Using the GitHub API we are able to fetch these results. For this I have 2 scripts:

#! /usr/bin/env python

import os
import sys
import requests

def print_search_repos(organisation: str, token: str, search_term: str):
    i = 1
    while True:
        result = requests.get(f"https://api.github.com/search/code?q={search_term}+org:{organisation}&page={i}",
                 headers={"Authorization": f"token {token}"}
                 )
        data = result.json()
        if 'total_count' in data and data['total_count'] > 0:
            item_repos = [entry["repository"]["html_url"] for entry in data["items"]]
            for item in item_repos:
                print(item)
        else:
            return
        i+=1


def main():

    if len(sys.argv) != 2:
        raise ValueError('Please provide search term as input param')

    search_term = sys.argv[1]
    token = os.environ["GITHUB_TOKEN"]
    org = os.environ["GITHUB_ORG"]
    print_search_repos(org,token,search_term)


if __name__ == "__main__":
    main()

The python script will perform the scrape over all of the search result pages using the GitHub API and extract the repository URL:

https://github.com/<org>/<repo>

This script will produce duplicates.
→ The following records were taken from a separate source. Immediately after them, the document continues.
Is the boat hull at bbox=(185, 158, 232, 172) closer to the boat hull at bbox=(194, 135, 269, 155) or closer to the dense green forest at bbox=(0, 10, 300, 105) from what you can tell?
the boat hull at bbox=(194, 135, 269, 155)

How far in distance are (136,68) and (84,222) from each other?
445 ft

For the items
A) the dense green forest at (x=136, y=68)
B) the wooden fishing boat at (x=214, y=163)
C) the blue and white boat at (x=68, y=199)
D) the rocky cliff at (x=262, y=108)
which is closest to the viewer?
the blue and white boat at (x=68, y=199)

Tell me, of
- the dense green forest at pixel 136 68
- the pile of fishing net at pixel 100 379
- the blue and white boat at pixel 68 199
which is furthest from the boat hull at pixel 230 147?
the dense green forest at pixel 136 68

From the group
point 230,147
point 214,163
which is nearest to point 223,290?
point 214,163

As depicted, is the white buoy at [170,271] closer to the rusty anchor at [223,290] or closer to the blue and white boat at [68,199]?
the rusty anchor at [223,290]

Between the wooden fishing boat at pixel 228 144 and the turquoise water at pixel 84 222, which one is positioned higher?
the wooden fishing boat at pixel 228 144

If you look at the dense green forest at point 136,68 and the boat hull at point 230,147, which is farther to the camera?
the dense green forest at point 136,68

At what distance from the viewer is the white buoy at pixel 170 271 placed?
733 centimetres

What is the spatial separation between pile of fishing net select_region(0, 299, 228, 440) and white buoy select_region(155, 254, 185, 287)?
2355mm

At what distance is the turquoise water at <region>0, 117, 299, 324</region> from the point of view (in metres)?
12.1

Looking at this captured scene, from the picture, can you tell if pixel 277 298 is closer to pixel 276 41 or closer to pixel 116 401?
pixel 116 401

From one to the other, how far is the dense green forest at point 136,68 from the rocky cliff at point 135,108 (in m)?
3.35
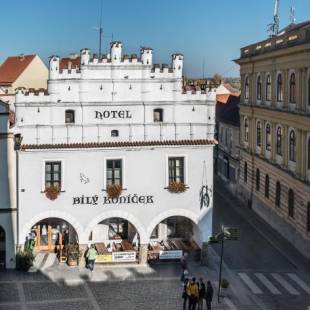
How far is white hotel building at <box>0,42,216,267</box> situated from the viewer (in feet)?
120

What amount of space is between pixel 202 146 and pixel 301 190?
8.64m

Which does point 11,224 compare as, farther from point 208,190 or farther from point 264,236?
point 264,236

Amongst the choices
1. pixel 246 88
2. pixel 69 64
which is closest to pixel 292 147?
pixel 246 88

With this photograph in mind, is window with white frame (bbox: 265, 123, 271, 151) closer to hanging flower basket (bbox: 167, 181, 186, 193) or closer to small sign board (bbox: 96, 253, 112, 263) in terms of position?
hanging flower basket (bbox: 167, 181, 186, 193)

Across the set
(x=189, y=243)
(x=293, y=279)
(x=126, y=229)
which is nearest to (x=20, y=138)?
(x=126, y=229)

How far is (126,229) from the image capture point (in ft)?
134

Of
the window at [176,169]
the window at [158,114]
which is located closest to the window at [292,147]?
the window at [176,169]

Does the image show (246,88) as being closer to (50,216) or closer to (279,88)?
(279,88)

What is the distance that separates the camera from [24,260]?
119 feet

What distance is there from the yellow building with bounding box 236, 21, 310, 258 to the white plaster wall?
782 centimetres

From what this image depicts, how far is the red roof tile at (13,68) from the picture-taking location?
75.9 meters

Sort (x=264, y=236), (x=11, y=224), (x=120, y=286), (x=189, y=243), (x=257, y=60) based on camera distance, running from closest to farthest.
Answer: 1. (x=120, y=286)
2. (x=11, y=224)
3. (x=189, y=243)
4. (x=264, y=236)
5. (x=257, y=60)

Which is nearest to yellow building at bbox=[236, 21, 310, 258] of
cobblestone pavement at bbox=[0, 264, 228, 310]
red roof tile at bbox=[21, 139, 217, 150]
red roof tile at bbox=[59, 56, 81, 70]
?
red roof tile at bbox=[21, 139, 217, 150]

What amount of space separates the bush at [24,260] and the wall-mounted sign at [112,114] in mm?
8609
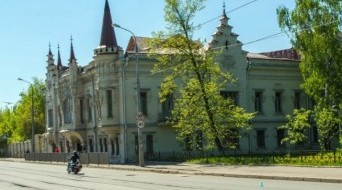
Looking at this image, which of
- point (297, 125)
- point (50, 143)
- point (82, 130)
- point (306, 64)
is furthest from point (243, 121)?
point (50, 143)

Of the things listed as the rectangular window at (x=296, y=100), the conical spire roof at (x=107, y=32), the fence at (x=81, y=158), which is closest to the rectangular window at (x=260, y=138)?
the rectangular window at (x=296, y=100)

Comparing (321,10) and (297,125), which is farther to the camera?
(321,10)

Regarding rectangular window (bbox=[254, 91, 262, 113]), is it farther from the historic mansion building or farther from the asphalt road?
the asphalt road

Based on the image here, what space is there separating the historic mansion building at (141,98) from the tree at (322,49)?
24.7ft

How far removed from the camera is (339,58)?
45.2 meters

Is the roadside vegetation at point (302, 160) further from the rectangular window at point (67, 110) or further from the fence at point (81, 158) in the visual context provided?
the rectangular window at point (67, 110)

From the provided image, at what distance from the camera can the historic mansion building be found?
4900 centimetres

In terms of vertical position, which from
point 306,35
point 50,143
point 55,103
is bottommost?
point 50,143

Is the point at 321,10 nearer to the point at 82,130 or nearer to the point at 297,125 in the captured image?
the point at 297,125

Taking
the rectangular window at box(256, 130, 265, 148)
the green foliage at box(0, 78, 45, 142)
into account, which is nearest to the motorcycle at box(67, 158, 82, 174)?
the rectangular window at box(256, 130, 265, 148)

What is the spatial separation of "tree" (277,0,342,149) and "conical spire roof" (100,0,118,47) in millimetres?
15780

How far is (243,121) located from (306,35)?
11.1 meters

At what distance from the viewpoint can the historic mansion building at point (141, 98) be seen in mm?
49000

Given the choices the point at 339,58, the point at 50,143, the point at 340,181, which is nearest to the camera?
the point at 340,181
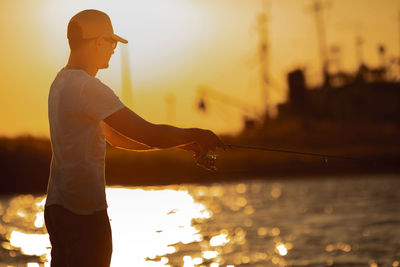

We use the following shell script to help with that.

#!/bin/bash

export GITHUB_TOKEN="<YOUR GITHUB ACCESS TOKEN>"
export GITHUB_ORG="<YOUR GITHUB ORGANISATION>"
SEARCH_TERM="$1"

echo "Searching all repositories in $GITHUB_ORG for [$SEARCH_TERM]"
python3 ./github_search_repo_list.py $SEARCH_TERM | sort | uniq

This shell script will setup the environments variables and call the python script. We then run the results through sort and uniq to get a unique list of all repositories containing the search term.